■ DOCUMENT SECTION
──────────
OASIS Mailing List ArchivesView the OASIS mailing list archive below
or browse/search using MarkMail.


Help: OASIS Mailing Lists Help | MarkMail Help

[Date Prev] | [Thread Prev] | [Thread Next] | [Date Next] -- [Date Index] | [Thread Index]
RE: Seek your help in compiling a list of "facts about base64-encodeddata"

Thank you David and Eliot. Outstanding comments!


I updated the list, incorporating the comments from David and Eliot. See below. Does anyone else have comments?  /Roger
Here are some things to know about base64:
1.       Base64 encoding is specified in RFC 4648.
2.       Base64-encoded data is plain text. 
3.       There are several base64 alphabets:
a.       The standard base64 alphabet consists of these 64 ASCII characters: a-z, A-Z, 0-9, +, / and the equals symbol ( = ). 
b.       In the URL and Filename safe base64 alphabet, the plus symbol ( + ) is replaced with a minus sign ( - ) and the forward slash symbol ( / ) is replaced with an underscore symbol ( _ ).  
c.       Other base64 alphabets are called non-standard, or custom, base64 alphabets.
──────────
■ TASKS FOR THIS EXERCISE
1) In one to three sentences, state what the base64 post says was done to the list and what those changes drew on.
2) Answer from the base64 post:
(a) Which RFC specifies base64 encoding?
(b) In the URL and Filename safe alphabet, what character replaces the plus symbol?
(c) What are base64 alphabets other than these two called?
3) Reproduce the base64 post word for word, from "Help: OASIS Mailing" to "is plain text.".
None of the entries is needed for this work.
──────────
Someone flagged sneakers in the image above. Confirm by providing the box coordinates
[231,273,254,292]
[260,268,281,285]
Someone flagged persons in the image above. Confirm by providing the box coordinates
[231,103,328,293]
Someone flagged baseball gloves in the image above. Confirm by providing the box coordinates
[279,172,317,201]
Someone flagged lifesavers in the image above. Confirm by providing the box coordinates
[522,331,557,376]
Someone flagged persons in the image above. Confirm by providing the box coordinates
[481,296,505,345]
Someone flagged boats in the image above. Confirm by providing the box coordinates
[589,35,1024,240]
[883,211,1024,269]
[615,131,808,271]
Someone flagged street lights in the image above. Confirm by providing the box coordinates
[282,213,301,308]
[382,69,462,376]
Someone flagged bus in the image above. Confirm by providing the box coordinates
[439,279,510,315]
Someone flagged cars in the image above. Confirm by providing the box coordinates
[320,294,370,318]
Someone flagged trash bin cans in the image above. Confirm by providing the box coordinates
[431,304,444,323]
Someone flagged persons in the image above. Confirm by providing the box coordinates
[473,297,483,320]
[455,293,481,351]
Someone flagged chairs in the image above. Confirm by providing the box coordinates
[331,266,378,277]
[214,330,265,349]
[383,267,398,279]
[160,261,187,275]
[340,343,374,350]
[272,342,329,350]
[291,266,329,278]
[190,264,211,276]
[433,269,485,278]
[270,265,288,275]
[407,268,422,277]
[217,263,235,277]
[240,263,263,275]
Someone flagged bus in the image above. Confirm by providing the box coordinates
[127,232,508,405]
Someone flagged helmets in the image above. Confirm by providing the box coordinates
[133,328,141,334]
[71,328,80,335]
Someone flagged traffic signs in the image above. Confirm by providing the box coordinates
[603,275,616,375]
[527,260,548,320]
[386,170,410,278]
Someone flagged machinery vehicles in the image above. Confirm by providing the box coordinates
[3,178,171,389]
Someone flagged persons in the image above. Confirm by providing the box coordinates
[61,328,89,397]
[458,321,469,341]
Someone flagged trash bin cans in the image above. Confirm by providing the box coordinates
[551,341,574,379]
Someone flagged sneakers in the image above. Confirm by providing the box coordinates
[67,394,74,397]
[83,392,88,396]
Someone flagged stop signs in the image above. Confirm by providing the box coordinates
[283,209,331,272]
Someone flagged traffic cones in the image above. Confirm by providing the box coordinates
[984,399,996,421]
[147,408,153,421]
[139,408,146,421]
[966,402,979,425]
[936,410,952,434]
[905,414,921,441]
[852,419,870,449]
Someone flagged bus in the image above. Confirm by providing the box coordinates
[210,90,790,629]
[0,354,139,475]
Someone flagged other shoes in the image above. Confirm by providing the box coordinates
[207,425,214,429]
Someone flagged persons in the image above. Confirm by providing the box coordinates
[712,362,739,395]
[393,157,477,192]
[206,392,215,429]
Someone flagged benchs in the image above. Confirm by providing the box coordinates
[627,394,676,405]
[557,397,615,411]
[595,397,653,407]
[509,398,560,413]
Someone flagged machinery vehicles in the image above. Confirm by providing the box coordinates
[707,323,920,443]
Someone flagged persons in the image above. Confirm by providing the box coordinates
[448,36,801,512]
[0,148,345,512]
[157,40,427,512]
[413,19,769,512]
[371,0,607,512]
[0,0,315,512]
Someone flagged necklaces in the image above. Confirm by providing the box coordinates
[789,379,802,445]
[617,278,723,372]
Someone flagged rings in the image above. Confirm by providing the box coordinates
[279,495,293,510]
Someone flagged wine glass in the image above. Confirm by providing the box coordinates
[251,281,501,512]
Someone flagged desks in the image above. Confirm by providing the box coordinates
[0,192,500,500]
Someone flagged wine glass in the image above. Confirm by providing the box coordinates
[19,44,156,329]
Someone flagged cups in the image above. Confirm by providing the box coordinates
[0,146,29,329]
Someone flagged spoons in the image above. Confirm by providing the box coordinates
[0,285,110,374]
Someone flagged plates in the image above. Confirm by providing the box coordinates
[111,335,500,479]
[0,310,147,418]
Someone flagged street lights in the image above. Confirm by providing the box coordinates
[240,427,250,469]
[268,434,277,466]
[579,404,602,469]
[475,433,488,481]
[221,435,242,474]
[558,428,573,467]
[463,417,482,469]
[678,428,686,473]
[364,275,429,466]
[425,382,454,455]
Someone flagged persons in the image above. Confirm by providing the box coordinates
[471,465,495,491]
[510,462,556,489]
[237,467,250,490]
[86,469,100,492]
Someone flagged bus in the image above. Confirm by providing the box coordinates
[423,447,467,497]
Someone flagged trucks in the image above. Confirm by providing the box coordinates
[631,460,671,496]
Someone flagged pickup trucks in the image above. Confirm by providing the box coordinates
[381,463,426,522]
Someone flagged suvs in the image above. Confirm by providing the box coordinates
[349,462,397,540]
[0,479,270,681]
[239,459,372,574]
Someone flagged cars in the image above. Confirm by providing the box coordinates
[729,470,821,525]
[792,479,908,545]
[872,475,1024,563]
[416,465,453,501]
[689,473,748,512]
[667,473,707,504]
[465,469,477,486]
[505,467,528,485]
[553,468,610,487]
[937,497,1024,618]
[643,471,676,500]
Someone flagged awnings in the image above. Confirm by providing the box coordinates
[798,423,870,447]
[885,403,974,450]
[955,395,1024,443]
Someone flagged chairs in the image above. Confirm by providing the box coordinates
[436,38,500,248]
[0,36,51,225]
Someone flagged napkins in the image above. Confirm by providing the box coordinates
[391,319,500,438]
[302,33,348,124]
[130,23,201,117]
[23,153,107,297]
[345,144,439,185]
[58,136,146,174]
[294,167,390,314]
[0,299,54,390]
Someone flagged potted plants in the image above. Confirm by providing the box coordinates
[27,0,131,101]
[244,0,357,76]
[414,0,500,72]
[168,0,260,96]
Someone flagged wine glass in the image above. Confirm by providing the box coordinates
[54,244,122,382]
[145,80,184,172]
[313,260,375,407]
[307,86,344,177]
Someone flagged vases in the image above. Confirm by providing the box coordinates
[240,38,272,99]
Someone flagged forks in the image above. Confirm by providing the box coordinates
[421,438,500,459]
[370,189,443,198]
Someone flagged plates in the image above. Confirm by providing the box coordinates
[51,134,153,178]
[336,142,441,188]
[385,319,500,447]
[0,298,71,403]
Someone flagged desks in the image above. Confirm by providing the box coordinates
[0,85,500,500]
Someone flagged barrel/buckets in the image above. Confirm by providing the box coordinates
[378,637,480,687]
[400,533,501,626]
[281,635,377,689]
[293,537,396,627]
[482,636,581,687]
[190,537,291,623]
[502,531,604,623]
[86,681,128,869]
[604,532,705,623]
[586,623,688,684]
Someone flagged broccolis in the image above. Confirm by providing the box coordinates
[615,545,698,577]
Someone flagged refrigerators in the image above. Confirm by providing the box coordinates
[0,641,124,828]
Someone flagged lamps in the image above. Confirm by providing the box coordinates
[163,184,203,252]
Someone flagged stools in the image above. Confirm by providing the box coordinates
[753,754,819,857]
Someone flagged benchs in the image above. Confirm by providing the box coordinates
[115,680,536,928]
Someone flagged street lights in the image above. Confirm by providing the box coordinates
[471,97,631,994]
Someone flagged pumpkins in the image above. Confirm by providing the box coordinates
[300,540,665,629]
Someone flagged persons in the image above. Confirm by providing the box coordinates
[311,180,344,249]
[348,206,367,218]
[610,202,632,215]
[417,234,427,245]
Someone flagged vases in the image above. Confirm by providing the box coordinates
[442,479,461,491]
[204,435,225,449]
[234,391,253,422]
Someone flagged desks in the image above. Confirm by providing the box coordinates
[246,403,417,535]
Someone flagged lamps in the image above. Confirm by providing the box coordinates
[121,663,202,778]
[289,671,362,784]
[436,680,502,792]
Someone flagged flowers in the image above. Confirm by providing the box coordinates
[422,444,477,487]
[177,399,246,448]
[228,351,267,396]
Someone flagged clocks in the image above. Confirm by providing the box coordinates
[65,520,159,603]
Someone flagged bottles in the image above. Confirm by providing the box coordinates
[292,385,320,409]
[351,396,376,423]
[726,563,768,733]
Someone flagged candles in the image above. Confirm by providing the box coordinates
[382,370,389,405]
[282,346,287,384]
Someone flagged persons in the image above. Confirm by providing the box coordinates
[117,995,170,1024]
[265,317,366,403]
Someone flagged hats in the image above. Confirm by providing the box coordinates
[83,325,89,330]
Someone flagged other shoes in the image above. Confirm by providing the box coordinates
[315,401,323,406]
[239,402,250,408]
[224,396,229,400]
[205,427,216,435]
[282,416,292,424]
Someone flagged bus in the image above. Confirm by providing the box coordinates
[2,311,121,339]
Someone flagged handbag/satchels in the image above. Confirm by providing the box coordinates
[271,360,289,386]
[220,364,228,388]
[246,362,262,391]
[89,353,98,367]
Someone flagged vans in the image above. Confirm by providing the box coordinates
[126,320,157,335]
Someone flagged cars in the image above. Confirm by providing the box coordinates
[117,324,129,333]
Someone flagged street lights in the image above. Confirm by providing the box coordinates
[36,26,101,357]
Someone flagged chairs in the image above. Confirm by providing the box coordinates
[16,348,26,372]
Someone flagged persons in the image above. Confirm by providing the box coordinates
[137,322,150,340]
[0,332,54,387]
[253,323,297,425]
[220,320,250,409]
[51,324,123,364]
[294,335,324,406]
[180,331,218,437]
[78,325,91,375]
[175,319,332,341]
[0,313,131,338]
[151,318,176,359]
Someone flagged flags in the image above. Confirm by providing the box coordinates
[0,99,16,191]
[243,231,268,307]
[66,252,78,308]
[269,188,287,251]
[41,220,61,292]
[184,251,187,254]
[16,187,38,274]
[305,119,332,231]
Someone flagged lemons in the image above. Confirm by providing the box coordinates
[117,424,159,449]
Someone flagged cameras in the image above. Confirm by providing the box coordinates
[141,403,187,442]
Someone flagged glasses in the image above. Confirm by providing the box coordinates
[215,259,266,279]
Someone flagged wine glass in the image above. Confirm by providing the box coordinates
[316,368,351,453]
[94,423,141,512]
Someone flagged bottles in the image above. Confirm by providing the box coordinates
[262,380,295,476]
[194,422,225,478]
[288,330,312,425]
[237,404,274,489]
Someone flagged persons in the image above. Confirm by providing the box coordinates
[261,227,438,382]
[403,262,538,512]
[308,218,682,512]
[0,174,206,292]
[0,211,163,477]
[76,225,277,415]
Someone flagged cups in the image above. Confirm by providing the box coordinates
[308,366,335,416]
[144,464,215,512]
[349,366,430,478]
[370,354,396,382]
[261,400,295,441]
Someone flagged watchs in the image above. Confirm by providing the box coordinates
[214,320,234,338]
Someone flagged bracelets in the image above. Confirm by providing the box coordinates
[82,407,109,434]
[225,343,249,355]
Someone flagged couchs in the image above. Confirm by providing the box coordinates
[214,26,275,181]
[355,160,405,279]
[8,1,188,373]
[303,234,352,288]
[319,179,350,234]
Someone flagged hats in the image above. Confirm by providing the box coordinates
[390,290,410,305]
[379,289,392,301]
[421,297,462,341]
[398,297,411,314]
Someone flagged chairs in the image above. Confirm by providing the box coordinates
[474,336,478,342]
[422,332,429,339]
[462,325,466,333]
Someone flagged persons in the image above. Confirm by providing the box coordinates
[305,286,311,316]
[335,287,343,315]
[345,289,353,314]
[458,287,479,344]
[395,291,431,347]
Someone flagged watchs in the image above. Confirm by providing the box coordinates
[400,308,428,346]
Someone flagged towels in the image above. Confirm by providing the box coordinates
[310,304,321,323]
──────────
■ CORRECT ANSWERS
1) The list was updated to incorporate the comments from David and Eliot. The poster then asks whether anyone else has comments.

2)
(a) RFC 4648.
(b) A minus sign ( - ).
(c) Non-standard, or custom, base64 alphabets.

3)
Help: OASIS Mailing Lists Help | MarkMail Help

[Date Prev] | [Thread Prev] | [Thread Next] | [Date Next] -- [Date Index] | [Thread Index]
RE: Seek your help in compiling a list of "facts about base64-encodeddata"

Thank you David and Eliot. Outstanding comments!


I updated the list, incorporating the comments from David and Eliot. See below. Does anyone else have comments?  /Roger
Here are some things to know about base64:
1.       Base64 encoding is specified in RFC 4648.
2.       Base64-encoded data is plain text.